Accepted for/Published in: JMIR Formative Research
Date Submitted: Jan 18, 2023
Date Accepted: Aug 16, 2023
Warning: This is an author submission that is not peer-reviewed or edited. Preprints - unless they show as "accepted" - should not be relied on to guide clinical practice or health-related behavior and should not be reported in news media as established information.

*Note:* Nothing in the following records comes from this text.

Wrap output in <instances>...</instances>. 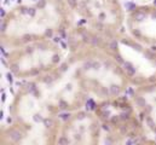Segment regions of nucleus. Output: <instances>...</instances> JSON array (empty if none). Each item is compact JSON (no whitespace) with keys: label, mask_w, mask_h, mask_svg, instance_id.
I'll list each match as a JSON object with an SVG mask.
<instances>
[{"label":"nucleus","mask_w":156,"mask_h":145,"mask_svg":"<svg viewBox=\"0 0 156 145\" xmlns=\"http://www.w3.org/2000/svg\"><path fill=\"white\" fill-rule=\"evenodd\" d=\"M11 122L1 144H57L62 119L34 81L20 87L10 104Z\"/></svg>","instance_id":"nucleus-2"},{"label":"nucleus","mask_w":156,"mask_h":145,"mask_svg":"<svg viewBox=\"0 0 156 145\" xmlns=\"http://www.w3.org/2000/svg\"><path fill=\"white\" fill-rule=\"evenodd\" d=\"M65 61L84 92L96 102L122 97L133 84L109 41L96 35L93 40H76Z\"/></svg>","instance_id":"nucleus-1"},{"label":"nucleus","mask_w":156,"mask_h":145,"mask_svg":"<svg viewBox=\"0 0 156 145\" xmlns=\"http://www.w3.org/2000/svg\"><path fill=\"white\" fill-rule=\"evenodd\" d=\"M96 114L99 116L103 125L104 138L111 143L143 142L146 137V128L132 103V99L119 98L96 102Z\"/></svg>","instance_id":"nucleus-6"},{"label":"nucleus","mask_w":156,"mask_h":145,"mask_svg":"<svg viewBox=\"0 0 156 145\" xmlns=\"http://www.w3.org/2000/svg\"><path fill=\"white\" fill-rule=\"evenodd\" d=\"M65 57L63 47L55 38H46L6 50L5 63L13 77L30 81L50 74Z\"/></svg>","instance_id":"nucleus-4"},{"label":"nucleus","mask_w":156,"mask_h":145,"mask_svg":"<svg viewBox=\"0 0 156 145\" xmlns=\"http://www.w3.org/2000/svg\"><path fill=\"white\" fill-rule=\"evenodd\" d=\"M131 99L146 131L156 137V80L134 87Z\"/></svg>","instance_id":"nucleus-9"},{"label":"nucleus","mask_w":156,"mask_h":145,"mask_svg":"<svg viewBox=\"0 0 156 145\" xmlns=\"http://www.w3.org/2000/svg\"><path fill=\"white\" fill-rule=\"evenodd\" d=\"M75 18L90 33L105 41H118L125 29L126 12L120 0H65Z\"/></svg>","instance_id":"nucleus-5"},{"label":"nucleus","mask_w":156,"mask_h":145,"mask_svg":"<svg viewBox=\"0 0 156 145\" xmlns=\"http://www.w3.org/2000/svg\"><path fill=\"white\" fill-rule=\"evenodd\" d=\"M65 0H33L15 5L1 20V46L6 50L39 39L55 38L74 28Z\"/></svg>","instance_id":"nucleus-3"},{"label":"nucleus","mask_w":156,"mask_h":145,"mask_svg":"<svg viewBox=\"0 0 156 145\" xmlns=\"http://www.w3.org/2000/svg\"><path fill=\"white\" fill-rule=\"evenodd\" d=\"M103 142V125L94 110L80 109L62 119L57 144L93 145Z\"/></svg>","instance_id":"nucleus-7"},{"label":"nucleus","mask_w":156,"mask_h":145,"mask_svg":"<svg viewBox=\"0 0 156 145\" xmlns=\"http://www.w3.org/2000/svg\"><path fill=\"white\" fill-rule=\"evenodd\" d=\"M125 29L138 44L156 48V5H138L126 11Z\"/></svg>","instance_id":"nucleus-8"}]
</instances>
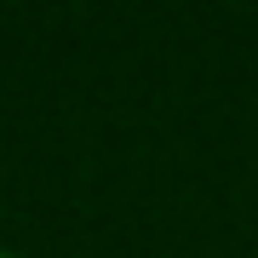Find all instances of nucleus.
<instances>
[{
    "instance_id": "obj_1",
    "label": "nucleus",
    "mask_w": 258,
    "mask_h": 258,
    "mask_svg": "<svg viewBox=\"0 0 258 258\" xmlns=\"http://www.w3.org/2000/svg\"><path fill=\"white\" fill-rule=\"evenodd\" d=\"M0 258H18V252H0Z\"/></svg>"
}]
</instances>
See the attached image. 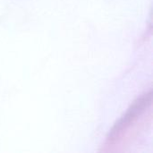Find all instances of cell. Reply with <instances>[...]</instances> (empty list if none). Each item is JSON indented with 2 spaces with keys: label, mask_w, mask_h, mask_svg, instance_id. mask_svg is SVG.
<instances>
[{
  "label": "cell",
  "mask_w": 153,
  "mask_h": 153,
  "mask_svg": "<svg viewBox=\"0 0 153 153\" xmlns=\"http://www.w3.org/2000/svg\"><path fill=\"white\" fill-rule=\"evenodd\" d=\"M152 91H149L141 96L133 103L125 116L115 125L111 130L107 140L108 146L118 142L126 133H128L131 127L136 124L138 119L152 106Z\"/></svg>",
  "instance_id": "cell-1"
}]
</instances>
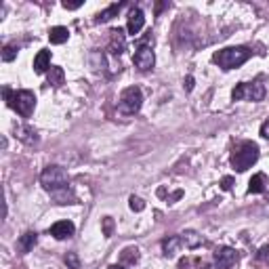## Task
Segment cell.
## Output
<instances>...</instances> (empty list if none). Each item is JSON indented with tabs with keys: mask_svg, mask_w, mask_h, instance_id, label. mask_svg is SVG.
Returning <instances> with one entry per match:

Facilitators and Barriers in the Implementation of a Digital Surveillance and Outbreak Response System in Ghana before and during the COVID-19 Pandemic: A Qualitative Study
ABSTRACT
Background:
In the last two decades, many countries have recognised the use of electronic systems for disease surveillance and outbreak response as an important strategy for disease control and prevention. In low and middle-income countries (LMIC), the adoption of these electronic systems remains a priority and has attracted support of global health players and international development partners. These benefits and support notwithstanding, the successful implementation and institutionalisation of electronic systems in LMIC have been challenged by local capacity to absorb technologies, decisiveness and strength of leadership, implementation costs, workforce attitudes to innovation, and organisational factors. In November 2019, Ghana piloted the Surveillance Outbreak Response Management and Analysis Systems (SORMAS) for routine surveillance and subsequently used it for the national COVID-19 response.
Objective:
To identify facilitators and barriers to the sustainable implementation and operating of SORMAS in Ghana.
Methods:
Between November 2021 and March 2022, we conducted a qualitative study among 22 resource persons representing different stakeholders involved in the implementation of SORMAS in Ghana. We interviewed study participants via telephone using in-depth interview guides developed in keeping with Greenhalgh et al.’s model of diffusion of innovations in health service organisations. We transcribed the interviews verbatim, performed independent validation of transcripts, and pseudonymisation. We performed deductive coding using seven a priori categories namely, innovation, adopting health system, adoption and assimilation, diffusion and dissemination, the outer context, institutionalisation, and linkages among the aspects of implementation. We used MAXQDA analytics pro for transcription, coding, and analysis.
Results:
The facilitators of SORMAS implementation included its coherent design in keeping with Integrated Disease Surveillance and Response (IDSR) system, adaptability to evolving local needs, relative advantages for task performance (e.g., real-time reporting, generation of case-base data, improved data quality, mobile offline capability, and integration of laboratory procedures), intrinsic motivation of users, and a smartphone savvy workforce. Other facilitators were: its alignment with health system goals, dedicated national leadership, political endorsement, the availability of in country IT capacities, and the financial and technical support from inventors and international development partners. The main barriers were: unstable technical interoperability between SORMAS and existing major health information systems, reliance on a private IT company for data hosting, unreliable internet connectivity, unstable power supply from the national grid, inadequate numbers and quality of data collection devices, substantial dependence on external funding.
Conclusions:
The facilitators and barriers of SORMAS implementation are multiple and interdependent. Important success conditions for implementation include enhanced scope and efficiency of task performance, strong technical and political leadership, and a self-motivated workforce. Inadequate funding, limited IT infrastructure, and lack of software development expertise are mutually reinforcing barriers to progress of implementation and ownership. Some barriers are external, relate to overall national infrastructural development and are not amenable even to unlimited project funding.